> [Records shown]:
=== Begin Enclosure ===
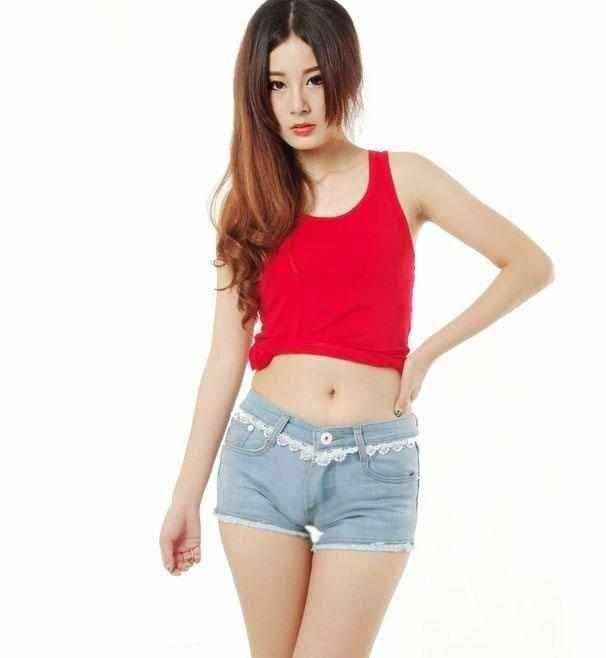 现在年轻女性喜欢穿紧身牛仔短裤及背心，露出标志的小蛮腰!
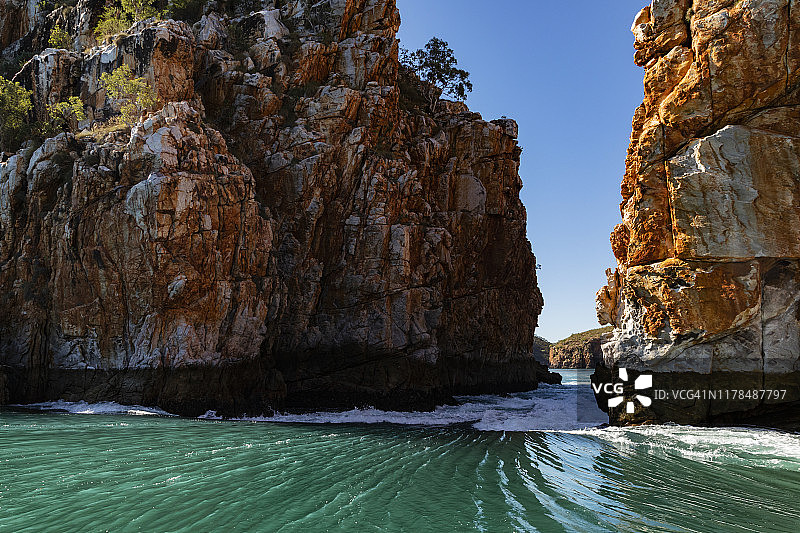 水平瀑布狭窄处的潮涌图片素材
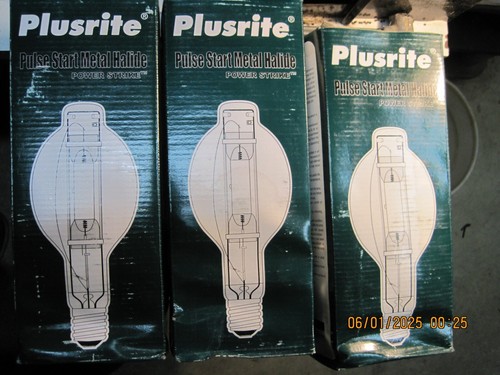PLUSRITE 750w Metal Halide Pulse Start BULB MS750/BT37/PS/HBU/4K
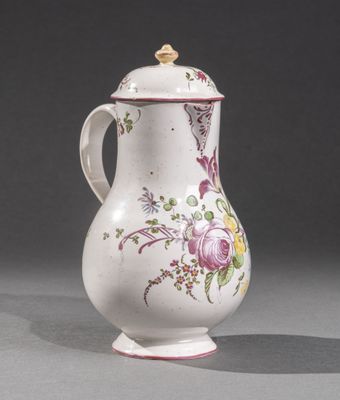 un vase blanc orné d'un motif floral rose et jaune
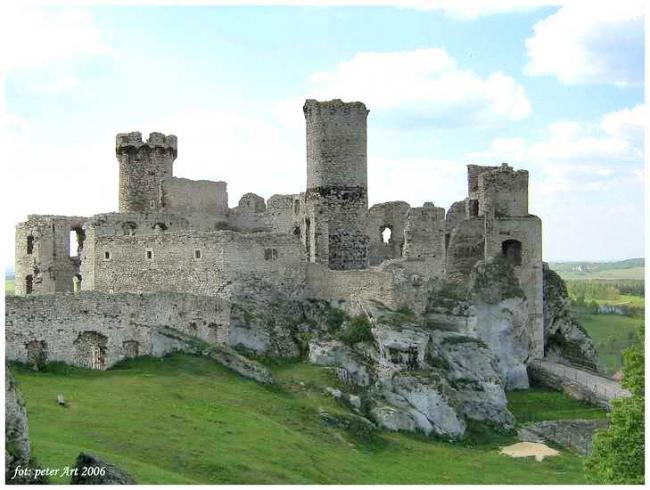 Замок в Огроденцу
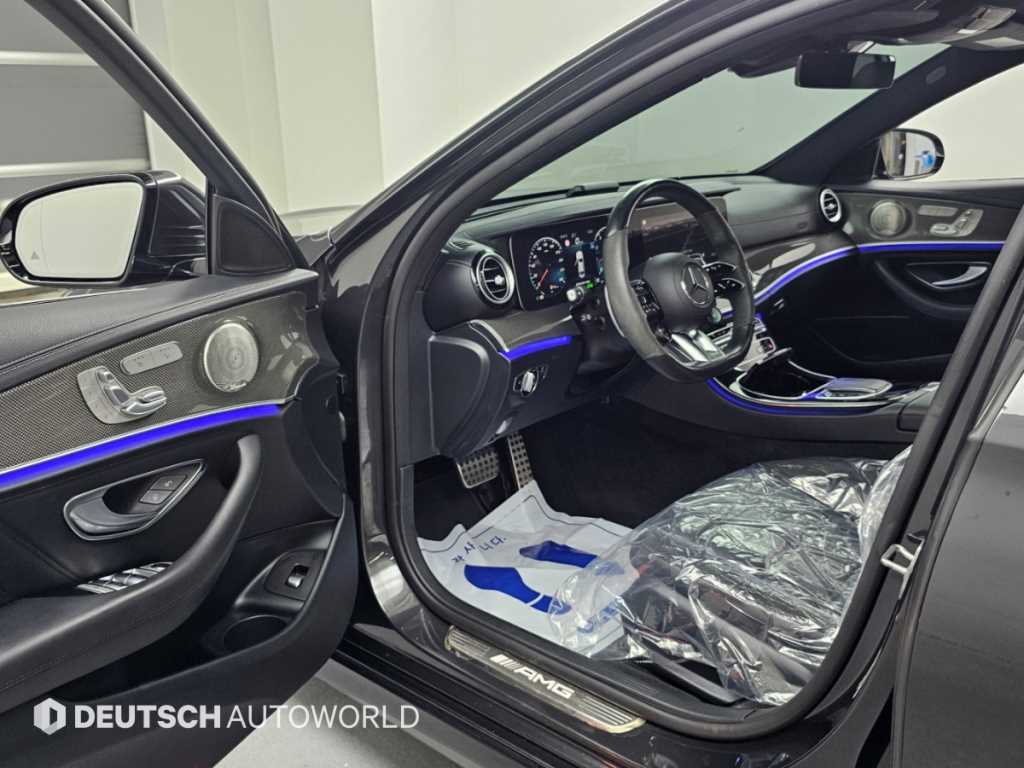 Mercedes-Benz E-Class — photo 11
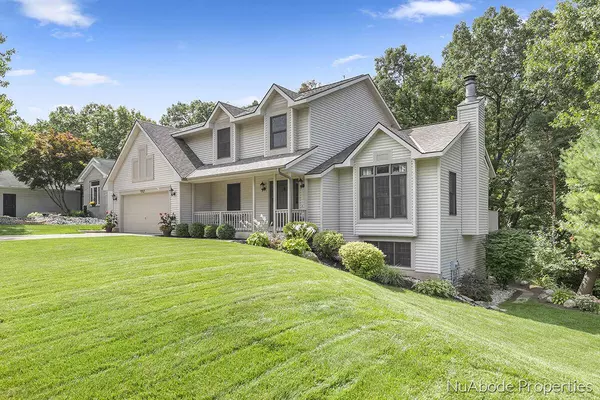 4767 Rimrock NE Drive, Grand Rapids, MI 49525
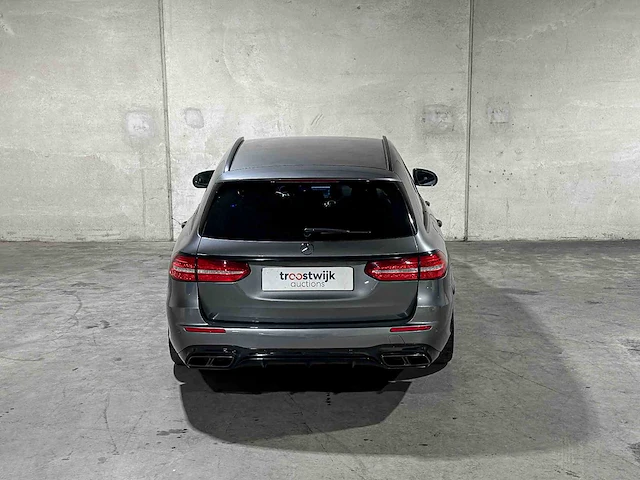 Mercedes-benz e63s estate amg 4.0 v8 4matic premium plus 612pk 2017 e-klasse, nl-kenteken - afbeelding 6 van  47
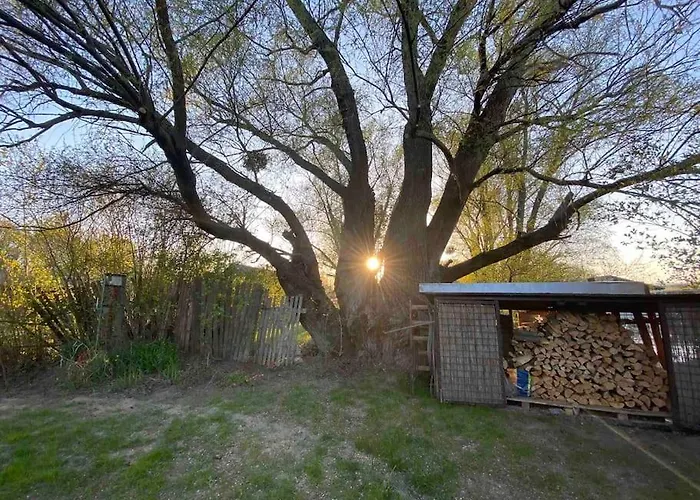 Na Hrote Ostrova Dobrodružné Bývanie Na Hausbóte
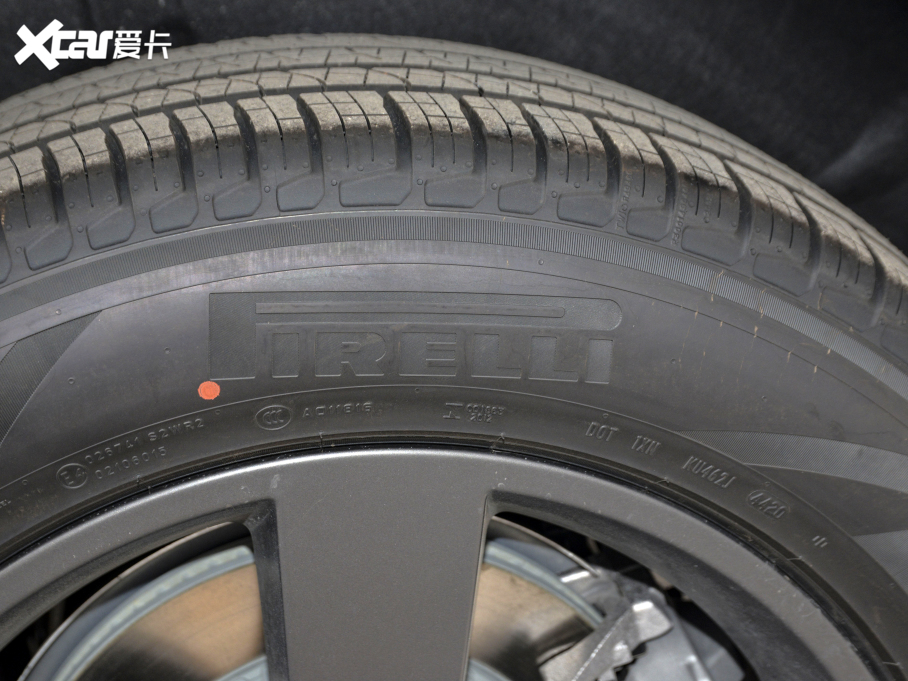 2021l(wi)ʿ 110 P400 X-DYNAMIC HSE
=== End Enclosure ===
> [Work request]: Start at the line holding "Mercedes-Benz E-Class — photo 11" and stop at the last line of the entries above. Repeat those lines exactly, pictures excluded.

> [The completed task]:
 Mercedes-Benz E-Class — photo 11
 4767 Rimrock NE Drive, Grand Rapids, MI 49525
 Mercedes-benz e63s estate amg 4.0 v8 4matic premium plus 612pk 2017 e-klasse, nl-kenteken - afbeelding 6 van  47
 Na Hrote Ostrova Dobrodružné Bývanie Na Hausbóte
 2021l(wi)ʿ 110 P400 X-DYNAMIC HSE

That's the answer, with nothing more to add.